If you beat the odds and win the lottery, before you start dreaming of buying diamonds and vacation homes, you’d be wise to tend to basic financial planning. Tax planning will certainly be a major part of getting your finances in order after you hit it big. Although you’ll need to carefully plot your spending after a lotto win, your decision of whether to take an annuity or a lump-sum cash payment for your winnings probably won’t have much impact on your tax situation.
Lottery Winnings and Taxes
The Internal Revenue Service taxes lottery winnings as regular income, so it’s likely that whatever form you choose to take your jackpot, you could land in the highest tax bracket: As of 2012, everyone who earns -- or wins, in the case of a lottery -- more than $388,351 is taxed at the highest rate, 35 percent. If you’re married and file separate returns, that threshold drops to $194,176. Because of this, any annuity spread equally over 20 years that’s worth more than $7,767,020 will land you in the highest tax bracket, effectively taxing you the same as if you took the lump-sum payment.
Playing the Angles
Because you play the lotto, you’re clearly a gambler, and you’ll have another opportunity to take a risk when you choose your cash or annuity, and gamble on future tax brackets. If you think Congress will alter the tax code to lower the upper tax bracket’s rate or raise the limits on earnings for higher brackets, you can choose an annuity and bet on more favorable tax treatment in the future. Of course, like every gamble, this strategy might not pan out, and you could end up owing more taxes in the future. The 35-percent rate has been the lowest tax rate for the upper bracket since 1992, as of publication.
If can hypothetically invest your lump sum to receive a return that would equal your winnings if you took the annuity, you’ll also have to contend with another wrinkle in the tax codes: capital gains taxes. Annuity payments deliver a fixed sum that’s taxed at the top rate, say 35 percent, for the life of the annuity. Your lump-sum payment will be taxed at that rate, then any investment earnings will face capital gains taxes: As of 2012, you can expect to pay between 20 and 28 percent on your profits if you’re in the upper tax brackets.

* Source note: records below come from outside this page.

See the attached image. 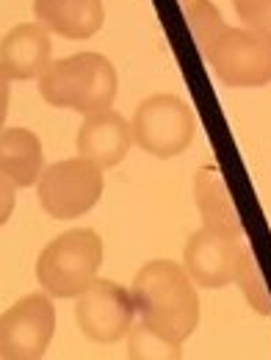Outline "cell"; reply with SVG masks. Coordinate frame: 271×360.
Wrapping results in <instances>:
<instances>
[{"label":"cell","mask_w":271,"mask_h":360,"mask_svg":"<svg viewBox=\"0 0 271 360\" xmlns=\"http://www.w3.org/2000/svg\"><path fill=\"white\" fill-rule=\"evenodd\" d=\"M136 314L166 338L185 341L199 324V294L183 264L169 258L147 261L131 285Z\"/></svg>","instance_id":"cell-1"},{"label":"cell","mask_w":271,"mask_h":360,"mask_svg":"<svg viewBox=\"0 0 271 360\" xmlns=\"http://www.w3.org/2000/svg\"><path fill=\"white\" fill-rule=\"evenodd\" d=\"M119 91V75L103 53H75L58 58L39 75V94L53 108L94 114L111 108Z\"/></svg>","instance_id":"cell-2"},{"label":"cell","mask_w":271,"mask_h":360,"mask_svg":"<svg viewBox=\"0 0 271 360\" xmlns=\"http://www.w3.org/2000/svg\"><path fill=\"white\" fill-rule=\"evenodd\" d=\"M103 266V238L91 227H72L47 241L37 258V283L53 300H75Z\"/></svg>","instance_id":"cell-3"},{"label":"cell","mask_w":271,"mask_h":360,"mask_svg":"<svg viewBox=\"0 0 271 360\" xmlns=\"http://www.w3.org/2000/svg\"><path fill=\"white\" fill-rule=\"evenodd\" d=\"M131 134L136 147L147 155L161 161L178 158L197 136V117L178 94H152L136 105Z\"/></svg>","instance_id":"cell-4"},{"label":"cell","mask_w":271,"mask_h":360,"mask_svg":"<svg viewBox=\"0 0 271 360\" xmlns=\"http://www.w3.org/2000/svg\"><path fill=\"white\" fill-rule=\"evenodd\" d=\"M103 188H105L103 167H97L84 155H75L42 169L37 180V200L50 219L67 222L89 214L100 202Z\"/></svg>","instance_id":"cell-5"},{"label":"cell","mask_w":271,"mask_h":360,"mask_svg":"<svg viewBox=\"0 0 271 360\" xmlns=\"http://www.w3.org/2000/svg\"><path fill=\"white\" fill-rule=\"evenodd\" d=\"M202 53L227 89H260L271 84V34L227 25Z\"/></svg>","instance_id":"cell-6"},{"label":"cell","mask_w":271,"mask_h":360,"mask_svg":"<svg viewBox=\"0 0 271 360\" xmlns=\"http://www.w3.org/2000/svg\"><path fill=\"white\" fill-rule=\"evenodd\" d=\"M55 335V305L45 291L17 300L0 314V360L42 358Z\"/></svg>","instance_id":"cell-7"},{"label":"cell","mask_w":271,"mask_h":360,"mask_svg":"<svg viewBox=\"0 0 271 360\" xmlns=\"http://www.w3.org/2000/svg\"><path fill=\"white\" fill-rule=\"evenodd\" d=\"M75 321L94 344H117L128 338L136 321L133 294L105 277H94L86 291L75 297Z\"/></svg>","instance_id":"cell-8"},{"label":"cell","mask_w":271,"mask_h":360,"mask_svg":"<svg viewBox=\"0 0 271 360\" xmlns=\"http://www.w3.org/2000/svg\"><path fill=\"white\" fill-rule=\"evenodd\" d=\"M241 255L238 238L199 227L188 236L183 247V269L199 288H225L235 277V264Z\"/></svg>","instance_id":"cell-9"},{"label":"cell","mask_w":271,"mask_h":360,"mask_svg":"<svg viewBox=\"0 0 271 360\" xmlns=\"http://www.w3.org/2000/svg\"><path fill=\"white\" fill-rule=\"evenodd\" d=\"M53 64L50 31L37 22H20L0 39V70L11 81H39Z\"/></svg>","instance_id":"cell-10"},{"label":"cell","mask_w":271,"mask_h":360,"mask_svg":"<svg viewBox=\"0 0 271 360\" xmlns=\"http://www.w3.org/2000/svg\"><path fill=\"white\" fill-rule=\"evenodd\" d=\"M133 147V134H131V122L117 114L114 108H103L84 117V125L75 139V150L78 155L94 161L103 169H111L117 164L125 161V155Z\"/></svg>","instance_id":"cell-11"},{"label":"cell","mask_w":271,"mask_h":360,"mask_svg":"<svg viewBox=\"0 0 271 360\" xmlns=\"http://www.w3.org/2000/svg\"><path fill=\"white\" fill-rule=\"evenodd\" d=\"M194 205L199 211L202 227L232 236V238L244 236L241 214L235 208V200H232V194H230L216 164H205V167L197 169V175H194Z\"/></svg>","instance_id":"cell-12"},{"label":"cell","mask_w":271,"mask_h":360,"mask_svg":"<svg viewBox=\"0 0 271 360\" xmlns=\"http://www.w3.org/2000/svg\"><path fill=\"white\" fill-rule=\"evenodd\" d=\"M34 14L50 34L70 42L91 39L105 22L103 0H34Z\"/></svg>","instance_id":"cell-13"},{"label":"cell","mask_w":271,"mask_h":360,"mask_svg":"<svg viewBox=\"0 0 271 360\" xmlns=\"http://www.w3.org/2000/svg\"><path fill=\"white\" fill-rule=\"evenodd\" d=\"M45 169L42 139L28 128H0V175L17 188L37 186Z\"/></svg>","instance_id":"cell-14"},{"label":"cell","mask_w":271,"mask_h":360,"mask_svg":"<svg viewBox=\"0 0 271 360\" xmlns=\"http://www.w3.org/2000/svg\"><path fill=\"white\" fill-rule=\"evenodd\" d=\"M232 283L238 285L241 297L246 300V305H249L255 314L271 316V291H269V285H266V277H263V271H260L258 255L252 252V247H241Z\"/></svg>","instance_id":"cell-15"},{"label":"cell","mask_w":271,"mask_h":360,"mask_svg":"<svg viewBox=\"0 0 271 360\" xmlns=\"http://www.w3.org/2000/svg\"><path fill=\"white\" fill-rule=\"evenodd\" d=\"M128 358L133 360H180L183 344L175 338H166L147 321H133L128 333Z\"/></svg>","instance_id":"cell-16"},{"label":"cell","mask_w":271,"mask_h":360,"mask_svg":"<svg viewBox=\"0 0 271 360\" xmlns=\"http://www.w3.org/2000/svg\"><path fill=\"white\" fill-rule=\"evenodd\" d=\"M183 14L191 31V39L199 50H205L227 28L222 11L216 8L213 0H183Z\"/></svg>","instance_id":"cell-17"},{"label":"cell","mask_w":271,"mask_h":360,"mask_svg":"<svg viewBox=\"0 0 271 360\" xmlns=\"http://www.w3.org/2000/svg\"><path fill=\"white\" fill-rule=\"evenodd\" d=\"M232 8L246 28L271 34V0H232Z\"/></svg>","instance_id":"cell-18"},{"label":"cell","mask_w":271,"mask_h":360,"mask_svg":"<svg viewBox=\"0 0 271 360\" xmlns=\"http://www.w3.org/2000/svg\"><path fill=\"white\" fill-rule=\"evenodd\" d=\"M14 205H17V186L8 178L0 175V227L11 219Z\"/></svg>","instance_id":"cell-19"},{"label":"cell","mask_w":271,"mask_h":360,"mask_svg":"<svg viewBox=\"0 0 271 360\" xmlns=\"http://www.w3.org/2000/svg\"><path fill=\"white\" fill-rule=\"evenodd\" d=\"M8 100H11V78L0 70V128H6L8 117Z\"/></svg>","instance_id":"cell-20"}]
</instances>
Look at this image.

The tax implications of your winnings should guide your decision to choose between an annuity or a cash payout, but there are other issues to weigh before you make your decision. While you’ll want to meet with a financial planner, you’ll need to consider issues such as the flexibility that a lump-sum payment provides versus the long-term stability of an annuity, as well as investment opportunities that each scenario presents.